#### Problem 1:
Condense the paragraph beginning "The house is a two-storey" in the article on the 1858 Greek Revival house below, keeping its main facts.
#### Problem 2:
In the article on the 1858 Greek Revival house below, when did the house come up at auction?

#### Supplied text:

------------------------

1858 Greek Revival House

In creating a business they would own, a family finishes the rehabilitation of an important 1858 Greek Revival house in Tennessee.

Dennis and Kayla White of Lynchburg, Tennessee, had long wanted to start their own business. “I’m a credit analyst, so I work with numbers all day,” Kayla says. “But that is so not me! I think of myself as a creative person, and I love design. When this house came up at auction in October of 2018, we thought it would be a chance for us to launch a venture of our own, and for me to do the work I love.”

The house is a two-storey, 3800-square-foot I-house with Greek Revival influences. It was built in 1858 for Townsend Port Green, a lumber dealer and wealthy landowner. In this handsome manse, he and his wife, Mary Ann Landiss, raised 14 children. The family fortune declined after the Civil War; in the early 1880s, Green sold the house to local whiskey merchant Daniel S. Evans.

------------------------

Part of a data file:
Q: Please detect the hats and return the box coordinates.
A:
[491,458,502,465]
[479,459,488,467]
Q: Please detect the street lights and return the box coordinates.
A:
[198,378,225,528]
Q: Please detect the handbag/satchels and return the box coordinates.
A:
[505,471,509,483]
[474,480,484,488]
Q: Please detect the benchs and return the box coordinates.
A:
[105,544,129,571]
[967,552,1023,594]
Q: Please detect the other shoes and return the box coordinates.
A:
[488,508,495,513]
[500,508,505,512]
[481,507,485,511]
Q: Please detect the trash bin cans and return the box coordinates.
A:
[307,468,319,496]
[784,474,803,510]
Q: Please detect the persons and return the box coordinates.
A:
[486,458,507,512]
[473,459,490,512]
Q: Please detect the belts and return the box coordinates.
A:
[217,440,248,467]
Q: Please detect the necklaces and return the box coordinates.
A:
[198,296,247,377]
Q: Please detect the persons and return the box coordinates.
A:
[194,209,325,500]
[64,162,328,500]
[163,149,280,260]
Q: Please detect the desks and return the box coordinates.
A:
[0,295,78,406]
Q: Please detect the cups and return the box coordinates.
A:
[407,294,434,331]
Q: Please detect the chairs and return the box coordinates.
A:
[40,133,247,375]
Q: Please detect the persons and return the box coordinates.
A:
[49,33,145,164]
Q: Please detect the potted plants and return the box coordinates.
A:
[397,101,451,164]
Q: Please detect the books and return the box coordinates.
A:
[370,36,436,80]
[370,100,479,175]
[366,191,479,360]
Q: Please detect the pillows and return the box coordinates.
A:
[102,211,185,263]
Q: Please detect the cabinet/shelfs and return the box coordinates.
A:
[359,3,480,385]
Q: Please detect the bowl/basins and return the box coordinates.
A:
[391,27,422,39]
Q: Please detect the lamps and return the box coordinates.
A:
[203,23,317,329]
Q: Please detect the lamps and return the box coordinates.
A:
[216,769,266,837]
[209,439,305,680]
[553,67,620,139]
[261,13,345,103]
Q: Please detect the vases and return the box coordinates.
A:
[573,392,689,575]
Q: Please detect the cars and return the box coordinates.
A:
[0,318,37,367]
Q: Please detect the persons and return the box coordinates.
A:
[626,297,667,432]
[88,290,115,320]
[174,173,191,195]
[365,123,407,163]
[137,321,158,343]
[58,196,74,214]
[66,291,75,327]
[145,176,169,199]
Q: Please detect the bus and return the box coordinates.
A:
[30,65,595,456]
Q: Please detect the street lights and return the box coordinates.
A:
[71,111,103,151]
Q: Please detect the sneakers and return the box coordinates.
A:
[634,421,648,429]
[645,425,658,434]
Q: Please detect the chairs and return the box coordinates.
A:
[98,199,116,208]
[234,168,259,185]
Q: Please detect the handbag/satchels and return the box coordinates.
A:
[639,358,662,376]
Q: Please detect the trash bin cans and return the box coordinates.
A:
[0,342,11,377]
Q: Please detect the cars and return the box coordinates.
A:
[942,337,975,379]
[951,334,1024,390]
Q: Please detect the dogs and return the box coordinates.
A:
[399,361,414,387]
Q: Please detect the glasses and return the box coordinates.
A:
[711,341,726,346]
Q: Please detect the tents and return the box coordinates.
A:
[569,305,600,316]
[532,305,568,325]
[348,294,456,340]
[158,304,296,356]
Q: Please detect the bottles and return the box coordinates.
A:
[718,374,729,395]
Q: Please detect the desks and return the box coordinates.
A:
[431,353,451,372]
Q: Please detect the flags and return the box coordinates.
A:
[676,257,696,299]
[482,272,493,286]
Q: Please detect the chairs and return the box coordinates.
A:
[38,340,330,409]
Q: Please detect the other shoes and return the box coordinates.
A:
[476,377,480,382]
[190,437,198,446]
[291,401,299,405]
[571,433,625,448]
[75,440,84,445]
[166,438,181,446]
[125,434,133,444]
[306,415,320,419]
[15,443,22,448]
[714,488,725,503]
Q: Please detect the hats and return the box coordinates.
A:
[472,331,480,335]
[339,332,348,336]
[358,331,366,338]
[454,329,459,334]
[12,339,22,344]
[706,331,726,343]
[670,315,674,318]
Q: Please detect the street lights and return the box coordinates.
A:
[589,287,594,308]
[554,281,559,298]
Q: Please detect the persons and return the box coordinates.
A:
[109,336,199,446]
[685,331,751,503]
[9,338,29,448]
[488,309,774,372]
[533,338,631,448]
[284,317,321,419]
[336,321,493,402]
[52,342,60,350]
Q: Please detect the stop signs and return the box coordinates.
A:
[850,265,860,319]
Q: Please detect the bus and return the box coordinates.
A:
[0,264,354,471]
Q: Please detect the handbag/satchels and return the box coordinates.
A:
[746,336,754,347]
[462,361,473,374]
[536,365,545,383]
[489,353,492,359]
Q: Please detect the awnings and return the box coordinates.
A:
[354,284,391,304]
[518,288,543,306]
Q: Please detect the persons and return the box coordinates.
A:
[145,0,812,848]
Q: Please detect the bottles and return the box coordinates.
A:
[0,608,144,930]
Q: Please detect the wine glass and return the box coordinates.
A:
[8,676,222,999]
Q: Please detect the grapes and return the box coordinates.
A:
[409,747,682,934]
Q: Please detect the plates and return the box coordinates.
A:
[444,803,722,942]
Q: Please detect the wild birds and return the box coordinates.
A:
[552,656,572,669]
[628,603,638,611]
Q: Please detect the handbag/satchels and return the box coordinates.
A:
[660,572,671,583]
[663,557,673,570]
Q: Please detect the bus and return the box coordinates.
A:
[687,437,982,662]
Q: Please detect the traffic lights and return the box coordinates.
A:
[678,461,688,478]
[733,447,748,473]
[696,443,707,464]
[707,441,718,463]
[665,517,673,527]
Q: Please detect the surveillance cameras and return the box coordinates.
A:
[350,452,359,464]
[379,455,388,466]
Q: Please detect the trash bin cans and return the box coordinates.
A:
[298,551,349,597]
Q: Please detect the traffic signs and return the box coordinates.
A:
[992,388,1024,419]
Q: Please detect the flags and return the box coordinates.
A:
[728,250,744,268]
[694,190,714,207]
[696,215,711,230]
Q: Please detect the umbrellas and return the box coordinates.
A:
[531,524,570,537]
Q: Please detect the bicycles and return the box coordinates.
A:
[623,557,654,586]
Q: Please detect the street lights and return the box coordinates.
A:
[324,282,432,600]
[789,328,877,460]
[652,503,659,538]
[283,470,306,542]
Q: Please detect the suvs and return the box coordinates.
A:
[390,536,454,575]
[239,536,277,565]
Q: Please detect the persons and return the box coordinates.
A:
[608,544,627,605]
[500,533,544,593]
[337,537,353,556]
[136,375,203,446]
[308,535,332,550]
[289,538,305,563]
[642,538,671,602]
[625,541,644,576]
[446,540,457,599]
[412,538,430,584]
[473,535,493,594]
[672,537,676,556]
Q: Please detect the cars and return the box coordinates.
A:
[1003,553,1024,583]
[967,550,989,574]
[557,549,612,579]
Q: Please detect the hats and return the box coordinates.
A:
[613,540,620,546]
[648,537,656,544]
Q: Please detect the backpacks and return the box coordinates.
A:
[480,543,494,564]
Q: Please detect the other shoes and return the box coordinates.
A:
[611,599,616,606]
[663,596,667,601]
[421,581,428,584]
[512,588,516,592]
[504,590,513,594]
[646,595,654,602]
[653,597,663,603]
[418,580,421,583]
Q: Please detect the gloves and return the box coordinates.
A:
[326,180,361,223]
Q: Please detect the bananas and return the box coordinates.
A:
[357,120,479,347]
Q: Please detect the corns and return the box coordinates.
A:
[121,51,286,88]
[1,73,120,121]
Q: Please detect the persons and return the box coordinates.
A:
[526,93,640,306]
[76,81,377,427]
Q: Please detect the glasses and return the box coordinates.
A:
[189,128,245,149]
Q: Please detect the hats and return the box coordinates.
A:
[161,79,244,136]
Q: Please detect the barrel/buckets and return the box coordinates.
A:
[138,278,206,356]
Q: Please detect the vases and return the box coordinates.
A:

------------------------

#### Correct output 1:
Built in 1858 for lumber dealer and landowner Townsend Port Green, the 3800-square-foot, two-story I-house shows Greek Revival influences. Green and his wife, Mary Ann Landiss, raised 14 children there. After the family fortune declined following the Civil War, he sold it in the early 1880s to whiskey merchant Daniel S. Evans.

#### Correct output 2:
In October 2018.